**What you need to do**
An exact copy of every entry is needed, without any of the pictures.

(Captioned web images)

○ ○ ○

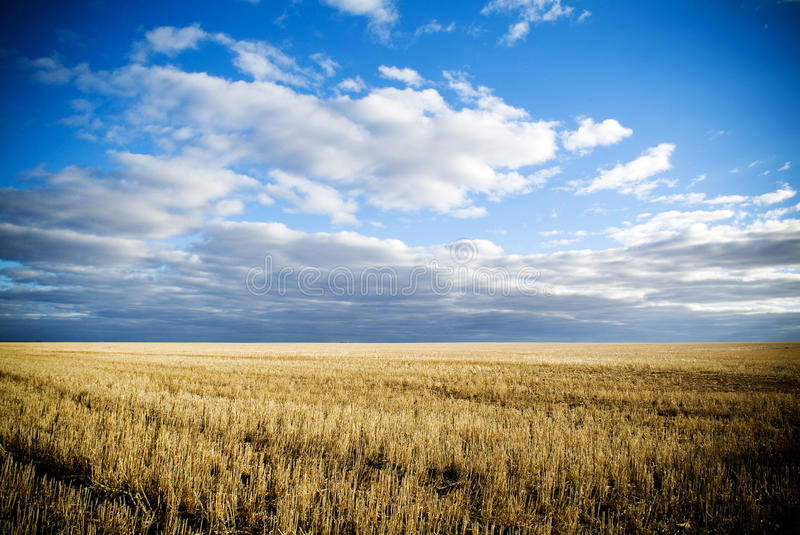 Harvested. Wheat fields in rural Australia after harvest stock photography
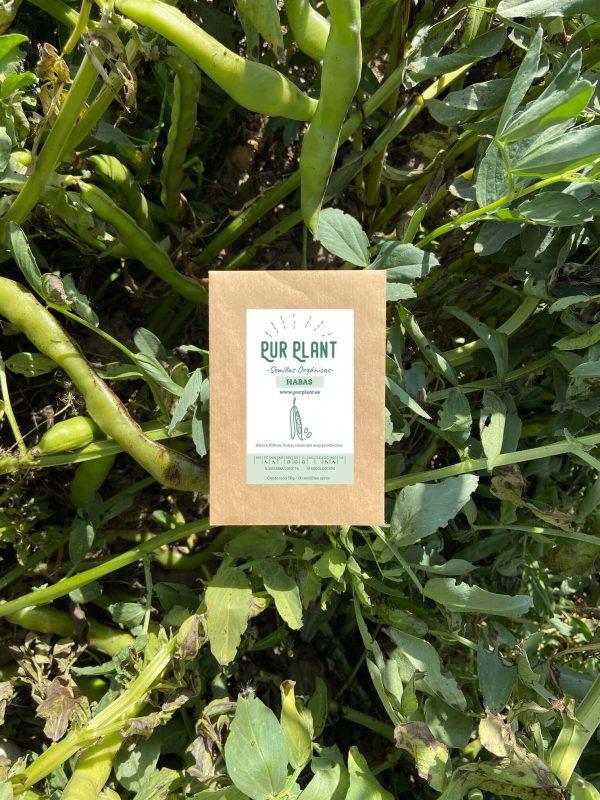 habas-semillas-orgánicas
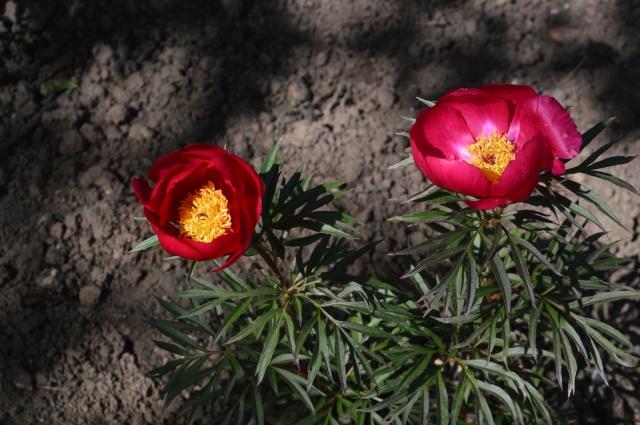 Paeonia smouthii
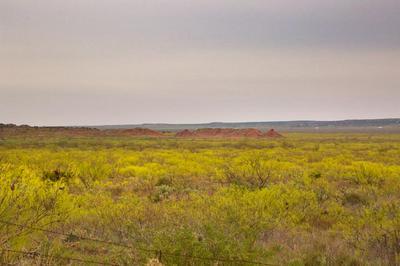 0 N OLD COLORADO CITY HWY, Coahoma, TX 79511 - Photo 1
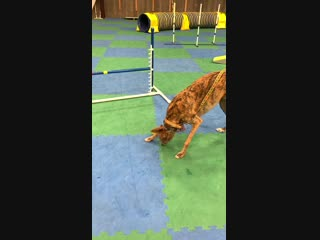 My sister's blind dog loves fetch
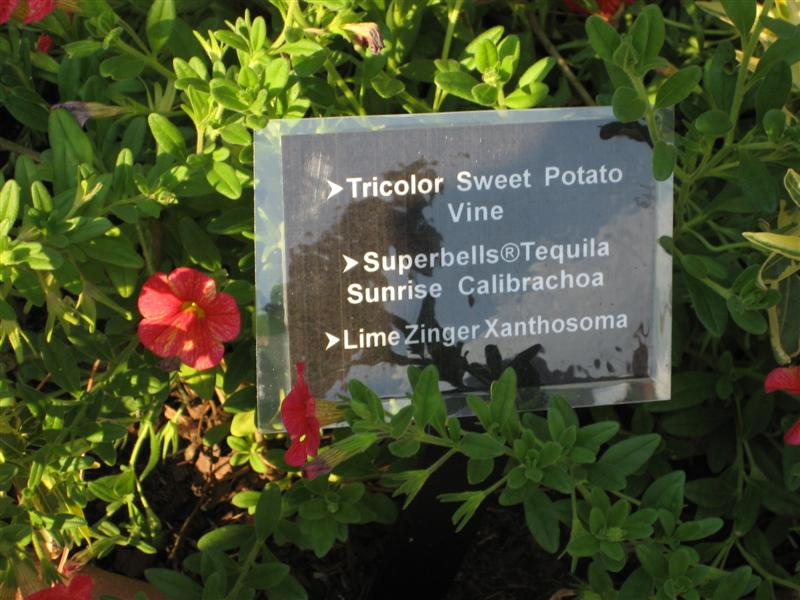 Calibrachoa  Calibrachoa_sign.JPG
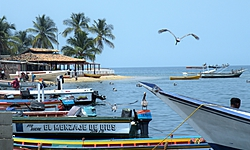 patou, voyage au Venezuela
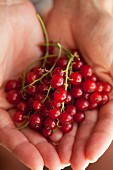 Hands holding redcurrants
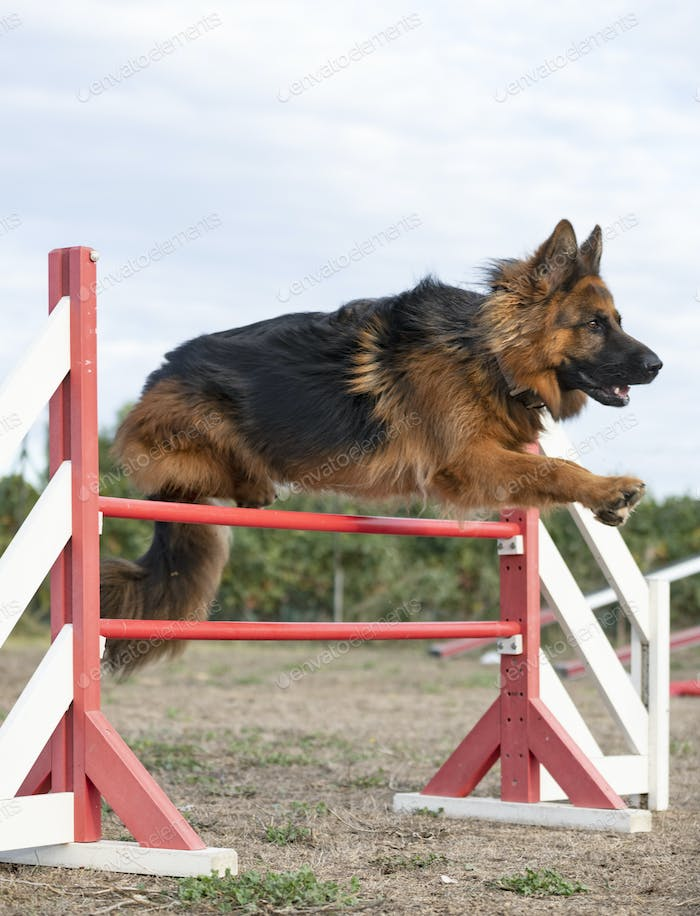 training of agility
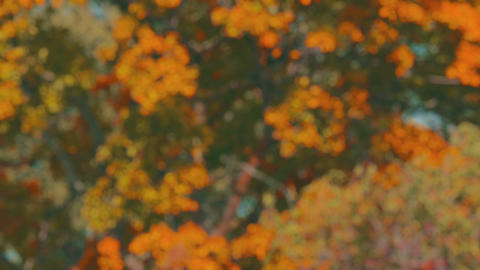 Defocused trees swaying in the wind. 4K fall themed background plate Footage
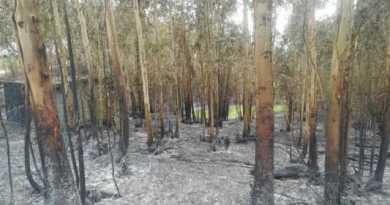 Extinguido el incendio que ayer asoló Muskiz,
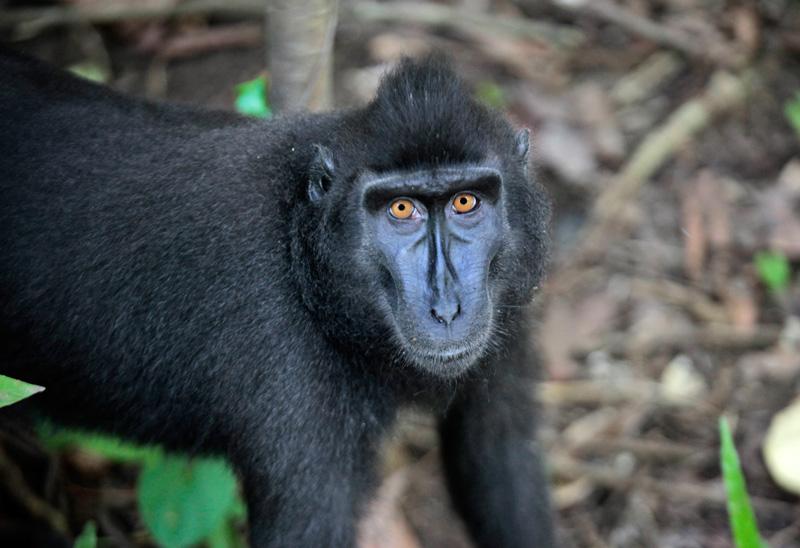 Macaque noir, Tangkoko NP © JJ Serol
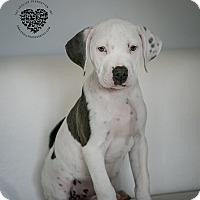 Adopt A Pet :: 6 of 11 Litter Girl - Inglewood, CA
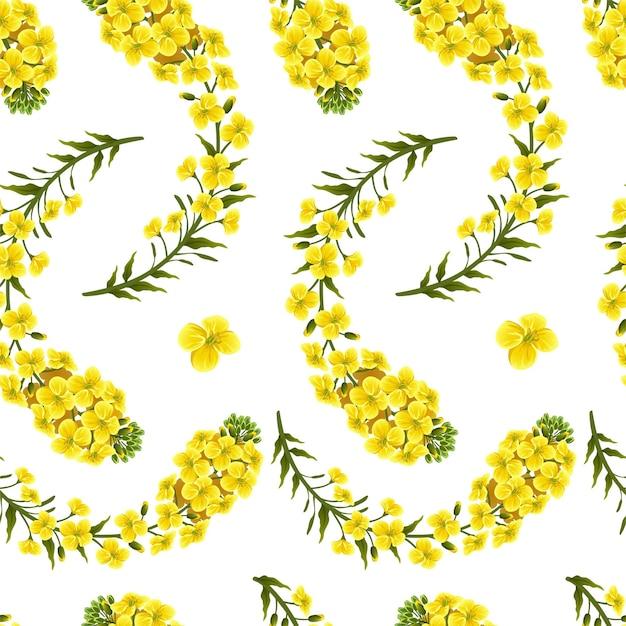 パターン菜の花、カノーラ。セイヨウアブラナ。 無料ベクター
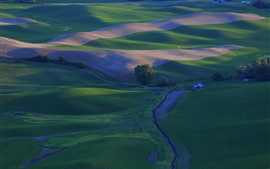 Красивая сельская местность, зеленые пшеничные поля, Palouse, США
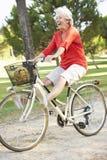 Старшая женщина наслаждаясь ездой цикла Стоковые Изображения RF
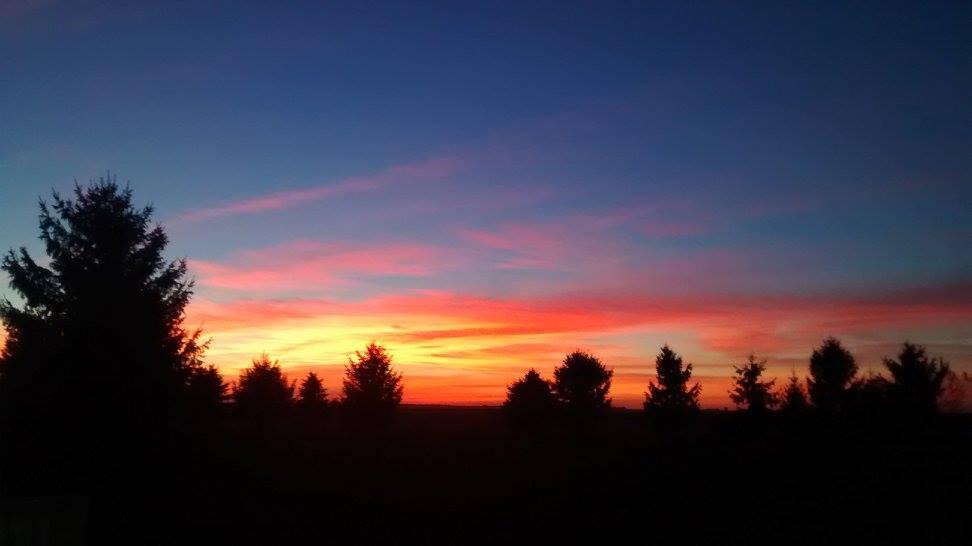 The sun sets on the pastures' windbreak.    (Photo: B. Gioja)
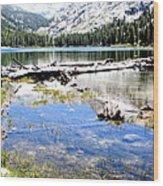East Lake Wood Print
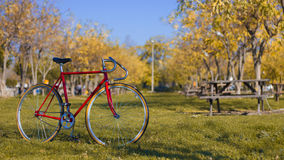 Vintage bicycle at city park Stock Images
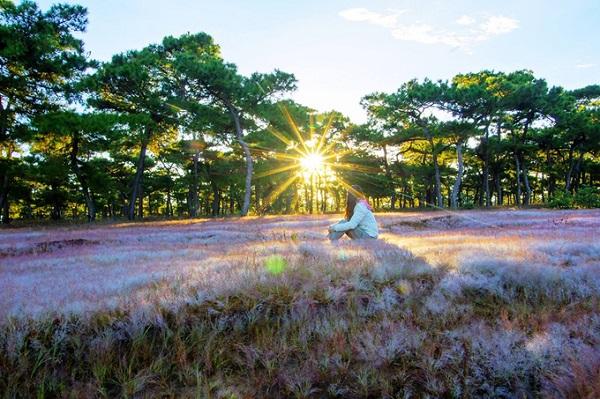 Khi cảm thấy chán phố thị xô bồ và muốn tìm một luồng gió mới, bạn có thể hòa mình vào thiên nhiên hoang sơ để thư giãn. Ghé chân tại những đồi cỏ hồng, du khách hãy hạn chế giẫm lên cỏ và xả rác nhằm bảo vệ cảnh quan và môi trường. Ảnh: Doãn Vinh.
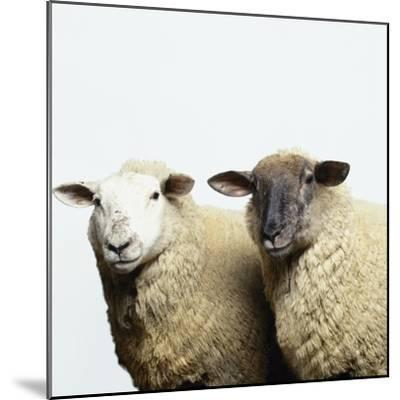 Sheep Standing Side by Side-Adrian Burke-Mounted Photographic Print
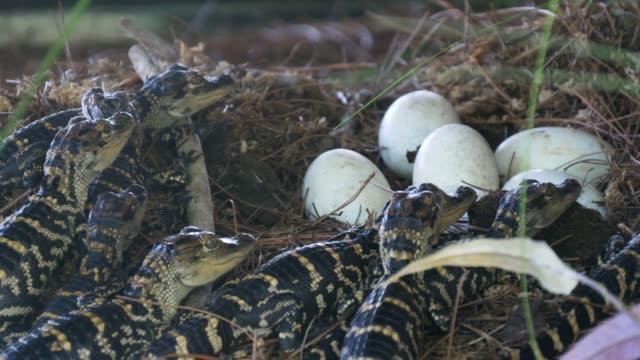 Newborn alligator near the egg laying in the nest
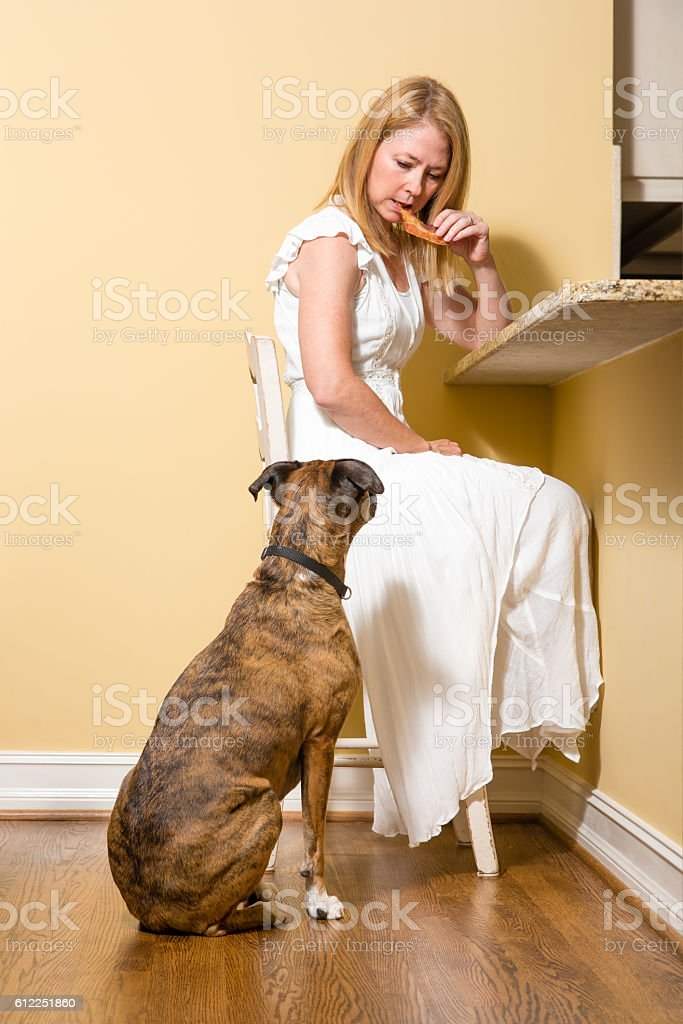 Dog begging for bacon at kitchen counter stock photo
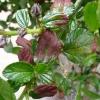 frost-damage-ceanothus-1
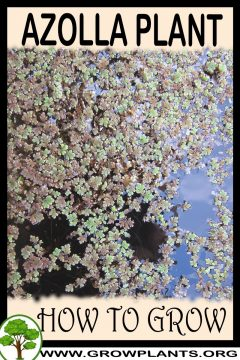 Photo of Azolla – How to grow & care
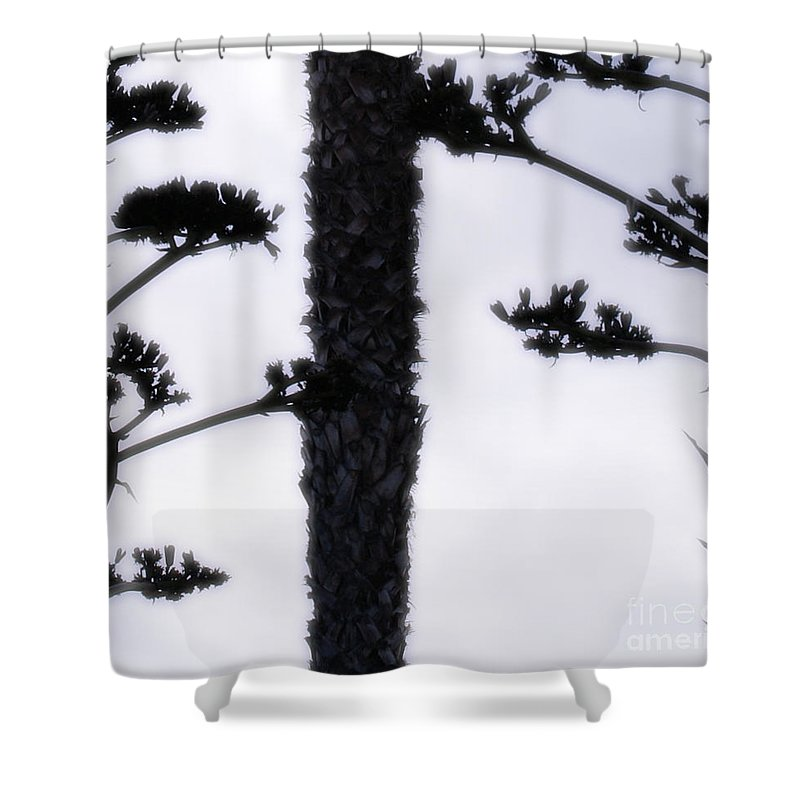 Agave Shower Curtain featuring the photograph Agave And Palm by Linda Shafer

○ ○ ○

**Answer to the exercise**
 Harvested. Wheat fields in rural Australia after harvest stock photography
 habas-semillas-orgánicas
 Paeonia smouthii
 0 N OLD COLORADO CITY HWY, Coahoma, TX 79511 - Photo 1
 My sister's blind dog loves fetch
 Calibrachoa  Calibrachoa_sign.JPG
 patou, voyage au Venezuela
 Hands holding redcurrants
 training of agility
 Defocused trees swaying in the wind. 4K fall themed background plate Footage
 Extinguido el incendio que ayer asoló Muskiz,
 Macaque noir, Tangkoko NP © JJ Serol
 Adopt A Pet :: 6 of 11 Litter Girl - Inglewood, CA
 パターン菜の花、カノーラ。セイヨウアブラナ。 無料ベクター
 Красивая сельская местность, зеленые пшеничные поля, Palouse, США
 Старшая женщина наслаждаясь ездой цикла Стоковые Изображения RF
 The sun sets on the pastures' windbreak.    (Photo: B. Gioja)
East Lake Wood Print
 Vintage bicycle at city park Stock Images
 Khi cảm thấy chán phố thị xô bồ và muốn tìm một luồng gió mới, bạn có thể hòa mình vào thiên nhiên hoang sơ để thư giãn. Ghé chân tại những đồi cỏ hồng, du khách hãy hạn chế giẫm lên cỏ và xả rác nhằm bảo vệ cảnh quan và môi trường. Ảnh: Doãn Vinh.
 Sheep Standing Side by Side-Adrian Burke-Mounted Photographic Print
 Newborn alligator near the egg laying in the nest
 Dog begging for bacon at kitchen counter stock photo
 frost-damage-ceanothus-1
 Photo of Azolla – How to grow & care
 Agave Shower Curtain featuring the photograph Agave And Palm by Linda Shafer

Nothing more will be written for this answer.